J’ai écrit ici mon admiration pour le premier, et voulais attendre que la poire soit mûre pour toucher un mot du second. Suffit : l’automne mûrissant plus vite que ses fruits, je renonce à remettre à un lendemain plus propice l’écriture de ce billet. Mes talents de critique littéraire laissent à désirer et risquent de desservir le remarquable texte de Chloé. Je me contenterai donc de dire que ce recueil contient des poèmes dont le centre de gravité est l’amour dans la multiple déclinaison de ses visages : amitié – et je suis plus touchée que je ne puis dire d’apparaître dans certains de ces poèmes -, amour, mariage dans ses élans et son sable, maternité. Et la langue, bien sûr, le lien des paroles et du silence.

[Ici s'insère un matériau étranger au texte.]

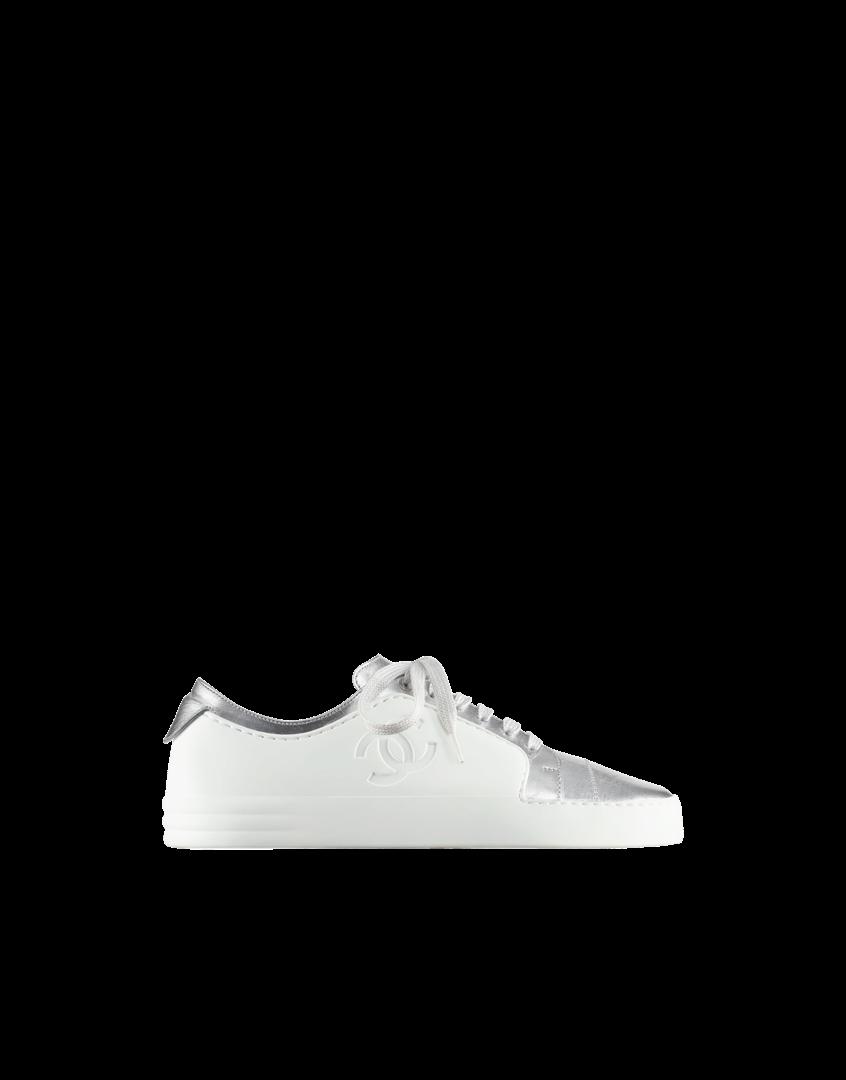 3a1eb68fe481 Обувь выполнена из натуральной кожи в сочетании с бархатом. Присутствуют  также трикотажные вставки. Сбоку изделия декорированы фирменным логотипом  Chanel ...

Incapable de critique littéraire, je puis au moins tenter de cerner ma lecture personnelle. Autant la poésie de la nature chez Chloé (voir Un Récit) m’est familière et comme cousine, formule révélatrice d’un monde très proche de celui qui me porte, où les arbres diffusent la lumière et font axes entre les univers, autant son écriture de l’amour et particulièrement du couple me fascine par la différence qu’elle révèle dans nos expériences, notre rapport à l’autre et à la mise en mots de l’amour. Est-ce à dire que cette distance – cet exotisme – ferait obstacle à l’attouchement intime dont l’embrasement donne sens à la lecture d’un poème ? Non. Absolument pas. Et là est pour moi le miracle : que l’amour ainsi dit soit à la fois irrémédiablement étranger et resplendissant de vérité. Chacun peut lire la poésie comme il l’entend, pour passer le temps ou alléger le poids des jours, soigner, orner, bercer, jouer, réjouir, que sais-je encore. Pour moi, la pierre de touche est dans l’éclat de vérité qui, s’il peut jaillir de sources insoupçonnées, ne se contrefait pas. Aussi multiple qu’inaltérable, c’est lui que je cherche en poésie, et que je trouve dans maints poèmes de Chloé.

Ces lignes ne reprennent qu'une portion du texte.